▶ [DATA TO USE]
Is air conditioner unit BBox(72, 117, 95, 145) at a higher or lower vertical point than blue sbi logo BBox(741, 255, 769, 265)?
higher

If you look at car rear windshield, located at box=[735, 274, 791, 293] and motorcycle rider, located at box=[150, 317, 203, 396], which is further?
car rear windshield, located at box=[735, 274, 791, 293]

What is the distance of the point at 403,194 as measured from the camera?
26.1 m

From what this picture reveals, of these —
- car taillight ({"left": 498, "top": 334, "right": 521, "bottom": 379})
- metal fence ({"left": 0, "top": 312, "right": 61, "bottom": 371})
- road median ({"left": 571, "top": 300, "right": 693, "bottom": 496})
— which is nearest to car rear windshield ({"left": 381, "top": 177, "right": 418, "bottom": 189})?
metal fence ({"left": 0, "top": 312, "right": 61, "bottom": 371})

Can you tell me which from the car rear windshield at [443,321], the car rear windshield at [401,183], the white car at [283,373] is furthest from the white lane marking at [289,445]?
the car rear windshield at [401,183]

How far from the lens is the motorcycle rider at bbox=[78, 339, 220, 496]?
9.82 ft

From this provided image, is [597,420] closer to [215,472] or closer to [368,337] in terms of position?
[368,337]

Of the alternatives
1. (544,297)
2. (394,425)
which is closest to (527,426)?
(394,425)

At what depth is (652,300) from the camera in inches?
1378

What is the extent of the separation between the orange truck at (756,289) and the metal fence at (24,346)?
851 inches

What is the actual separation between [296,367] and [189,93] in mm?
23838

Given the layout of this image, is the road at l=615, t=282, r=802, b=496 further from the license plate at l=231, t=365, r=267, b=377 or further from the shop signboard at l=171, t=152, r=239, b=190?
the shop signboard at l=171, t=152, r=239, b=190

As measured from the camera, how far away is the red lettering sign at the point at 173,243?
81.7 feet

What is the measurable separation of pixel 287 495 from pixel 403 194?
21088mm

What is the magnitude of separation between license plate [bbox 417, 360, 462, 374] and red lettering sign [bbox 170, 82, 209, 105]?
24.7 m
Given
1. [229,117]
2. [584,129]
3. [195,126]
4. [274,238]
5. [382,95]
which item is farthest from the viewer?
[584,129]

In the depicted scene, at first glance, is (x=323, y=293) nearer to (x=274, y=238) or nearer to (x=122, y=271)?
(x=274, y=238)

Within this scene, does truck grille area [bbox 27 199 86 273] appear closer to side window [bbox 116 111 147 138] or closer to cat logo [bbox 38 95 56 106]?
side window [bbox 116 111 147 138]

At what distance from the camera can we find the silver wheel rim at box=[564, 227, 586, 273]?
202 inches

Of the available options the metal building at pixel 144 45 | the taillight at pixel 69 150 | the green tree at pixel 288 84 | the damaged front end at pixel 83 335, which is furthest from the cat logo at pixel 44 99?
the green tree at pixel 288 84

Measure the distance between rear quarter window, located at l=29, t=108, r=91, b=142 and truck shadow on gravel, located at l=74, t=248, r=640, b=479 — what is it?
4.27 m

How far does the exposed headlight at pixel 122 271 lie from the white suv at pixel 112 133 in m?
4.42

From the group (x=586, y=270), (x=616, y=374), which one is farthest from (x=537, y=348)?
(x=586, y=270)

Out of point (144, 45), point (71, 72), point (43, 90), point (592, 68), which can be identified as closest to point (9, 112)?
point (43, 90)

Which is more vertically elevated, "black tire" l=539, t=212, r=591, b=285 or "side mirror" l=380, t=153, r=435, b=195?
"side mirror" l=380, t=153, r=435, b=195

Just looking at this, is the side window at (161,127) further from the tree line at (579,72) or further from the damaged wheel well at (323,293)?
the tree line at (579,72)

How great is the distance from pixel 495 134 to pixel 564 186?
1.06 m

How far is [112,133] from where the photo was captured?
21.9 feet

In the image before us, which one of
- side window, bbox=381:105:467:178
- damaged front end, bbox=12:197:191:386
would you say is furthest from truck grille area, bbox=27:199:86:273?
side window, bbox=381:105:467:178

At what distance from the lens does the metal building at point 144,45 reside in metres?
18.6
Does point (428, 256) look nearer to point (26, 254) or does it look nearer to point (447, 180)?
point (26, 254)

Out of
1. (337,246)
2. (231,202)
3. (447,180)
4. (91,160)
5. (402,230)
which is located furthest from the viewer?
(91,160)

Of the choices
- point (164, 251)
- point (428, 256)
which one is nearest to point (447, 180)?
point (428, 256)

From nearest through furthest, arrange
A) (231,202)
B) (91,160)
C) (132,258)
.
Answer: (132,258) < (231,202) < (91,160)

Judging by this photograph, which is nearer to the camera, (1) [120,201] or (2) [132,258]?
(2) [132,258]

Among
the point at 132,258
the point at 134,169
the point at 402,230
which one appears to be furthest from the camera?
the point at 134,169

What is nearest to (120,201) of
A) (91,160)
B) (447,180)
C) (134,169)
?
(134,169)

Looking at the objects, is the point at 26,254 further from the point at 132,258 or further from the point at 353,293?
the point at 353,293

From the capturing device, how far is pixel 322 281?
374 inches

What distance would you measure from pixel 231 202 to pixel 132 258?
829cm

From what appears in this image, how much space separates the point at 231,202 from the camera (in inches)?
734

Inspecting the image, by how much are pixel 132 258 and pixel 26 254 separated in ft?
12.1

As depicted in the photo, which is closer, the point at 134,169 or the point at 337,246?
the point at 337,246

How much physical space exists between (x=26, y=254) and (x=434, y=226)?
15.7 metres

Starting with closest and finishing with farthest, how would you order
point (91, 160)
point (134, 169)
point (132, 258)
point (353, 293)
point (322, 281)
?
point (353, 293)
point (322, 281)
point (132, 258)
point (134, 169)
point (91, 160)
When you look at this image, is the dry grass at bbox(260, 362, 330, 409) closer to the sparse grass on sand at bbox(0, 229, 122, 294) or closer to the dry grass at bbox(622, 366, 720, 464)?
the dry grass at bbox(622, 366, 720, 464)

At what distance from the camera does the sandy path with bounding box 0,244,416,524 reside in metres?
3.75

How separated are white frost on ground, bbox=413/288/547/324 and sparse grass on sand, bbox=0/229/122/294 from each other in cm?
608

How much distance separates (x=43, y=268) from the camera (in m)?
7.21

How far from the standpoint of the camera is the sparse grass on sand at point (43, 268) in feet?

▶ [GIVEN EXERCISE] Copy all of the records above word for word, from the first line to the last, without changing or leaving out anything.

▶ [ANSWER BELOW]
Is air conditioner unit BBox(72, 117, 95, 145) at a higher or lower vertical point than blue sbi logo BBox(741, 255, 769, 265)?
higher

If you look at car rear windshield, located at box=[735, 274, 791, 293] and motorcycle rider, located at box=[150, 317, 203, 396], which is further?
car rear windshield, located at box=[735, 274, 791, 293]

What is the distance of the point at 403,194 as measured from the camera?
26.1 m

From what this picture reveals, of these —
- car taillight ({"left": 498, "top": 334, "right": 521, "bottom": 379})
- metal fence ({"left": 0, "top": 312, "right": 61, "bottom": 371})
- road median ({"left": 571, "top": 300, "right": 693, "bottom": 496})
— which is nearest to car rear windshield ({"left": 381, "top": 177, "right": 418, "bottom": 189})?
metal fence ({"left": 0, "top": 312, "right": 61, "bottom": 371})

Can you tell me which from the car rear windshield at [443,321], the car rear windshield at [401,183], the white car at [283,373] is furthest from the white lane marking at [289,445]?
the car rear windshield at [401,183]

How far from the lens is the motorcycle rider at bbox=[78, 339, 220, 496]?
9.82 ft

From this provided image, is [597,420] closer to [215,472] or closer to [368,337] in terms of position?
[368,337]

Of the alternatives
1. (544,297)
2. (394,425)
which is closest to (527,426)?
(394,425)

At what depth is (652,300) from the camera in inches?
1378

What is the extent of the separation between the orange truck at (756,289) and the metal fence at (24,346)?
851 inches

What is the actual separation between [296,367] and [189,93] in mm?
23838

Given the layout of this image, is the road at l=615, t=282, r=802, b=496 further from the license plate at l=231, t=365, r=267, b=377 or further from the shop signboard at l=171, t=152, r=239, b=190?
the shop signboard at l=171, t=152, r=239, b=190

As measured from the camera, how far away is the red lettering sign at the point at 173,243?
81.7 feet

What is the measurable separation of pixel 287 495 from pixel 403 194?
21088mm

What is the magnitude of separation between license plate [bbox 417, 360, 462, 374] and red lettering sign [bbox 170, 82, 209, 105]?
24.7 m
Given
1. [229,117]
2. [584,129]
3. [195,126]
4. [274,238]
5. [382,95]
which item is farthest from the viewer?
[584,129]

In the depicted scene, at first glance, is (x=323, y=293) nearer to (x=274, y=238) or nearer to (x=122, y=271)?
(x=274, y=238)

Within this scene, does truck grille area [bbox 27 199 86 273] appear closer to side window [bbox 116 111 147 138] or closer to cat logo [bbox 38 95 56 106]?
side window [bbox 116 111 147 138]

At what distance from the camera can we find the silver wheel rim at box=[564, 227, 586, 273]?
202 inches

Of the available options the metal building at pixel 144 45 | the taillight at pixel 69 150 | the green tree at pixel 288 84 | the damaged front end at pixel 83 335, which is furthest from the cat logo at pixel 44 99?
the green tree at pixel 288 84

Measure the distance between rear quarter window, located at l=29, t=108, r=91, b=142 and truck shadow on gravel, located at l=74, t=248, r=640, b=479 — what is it?
4.27 m

How far does the exposed headlight at pixel 122 271 lie from the white suv at pixel 112 133 in m?
4.42

From the group (x=586, y=270), (x=616, y=374), which one is farthest from (x=537, y=348)?
(x=586, y=270)

Out of point (144, 45), point (71, 72), point (43, 90), point (592, 68), which can be identified as closest to point (9, 112)?
point (43, 90)

Which is more vertically elevated, "black tire" l=539, t=212, r=591, b=285 or "side mirror" l=380, t=153, r=435, b=195?
"side mirror" l=380, t=153, r=435, b=195

Just looking at this, is the side window at (161,127) further from the tree line at (579,72) or further from the damaged wheel well at (323,293)?
the tree line at (579,72)

How great is the distance from pixel 495 134 to pixel 564 186?
1.06 m

How far is [112,133] from where the photo was captured?
21.9 feet

In the image before us, which one of
- side window, bbox=381:105:467:178
- damaged front end, bbox=12:197:191:386
would you say is furthest from truck grille area, bbox=27:199:86:273?
side window, bbox=381:105:467:178

At what distance from the lens does the metal building at point 144,45 reside in metres?
18.6
Does point (428, 256) look nearer to point (26, 254) or does it look nearer to point (447, 180)?
point (26, 254)

Out of
1. (337,246)
2. (231,202)
3. (447,180)
4. (91,160)
5. (402,230)
which is located furthest from the viewer?
(91,160)

Of the choices
- point (164, 251)
- point (428, 256)
which one is nearest to point (447, 180)?
point (428, 256)

From nearest through furthest, arrange
A) (231,202)
B) (91,160)
C) (132,258)
.
Answer: (132,258) < (231,202) < (91,160)

Judging by this photograph, which is nearer to the camera, (1) [120,201] or (2) [132,258]?
(2) [132,258]

Among
the point at 132,258
the point at 134,169
the point at 402,230
which one appears to be furthest from the camera?
the point at 134,169

What is nearest to (120,201) of
A) (91,160)
B) (447,180)
C) (134,169)
?
(134,169)

Looking at the objects, is the point at 26,254 further from the point at 132,258 or further from the point at 353,293?
the point at 353,293

From the capturing device, how far is pixel 322 281?
374 inches

What distance would you measure from pixel 231 202 to pixel 132 258?
829cm

From what appears in this image, how much space separates the point at 231,202 from the camera (in inches)?
734

Inspecting the image, by how much are pixel 132 258 and pixel 26 254 separated in ft?
12.1

As depicted in the photo, which is closer, the point at 134,169 or the point at 337,246?
the point at 337,246

How much physical space exists between (x=26, y=254) and (x=434, y=226)?
15.7 metres

Starting with closest and finishing with farthest, how would you order
point (91, 160)
point (134, 169)
point (132, 258)
point (353, 293)
point (322, 281)
?
point (353, 293)
point (322, 281)
point (132, 258)
point (134, 169)
point (91, 160)
When you look at this image, is the dry grass at bbox(260, 362, 330, 409) closer to the sparse grass on sand at bbox(0, 229, 122, 294) or closer to the dry grass at bbox(622, 366, 720, 464)?
the dry grass at bbox(622, 366, 720, 464)

At what distance from the camera does the sandy path with bounding box 0,244,416,524 reside in metres?
3.75

How separated are white frost on ground, bbox=413/288/547/324 and sparse grass on sand, bbox=0/229/122/294 from each other in cm?
608

How much distance separates (x=43, y=268) from the camera (in m)?
7.21

How far from the standpoint of the camera is the sparse grass on sand at point (43, 268) in feet?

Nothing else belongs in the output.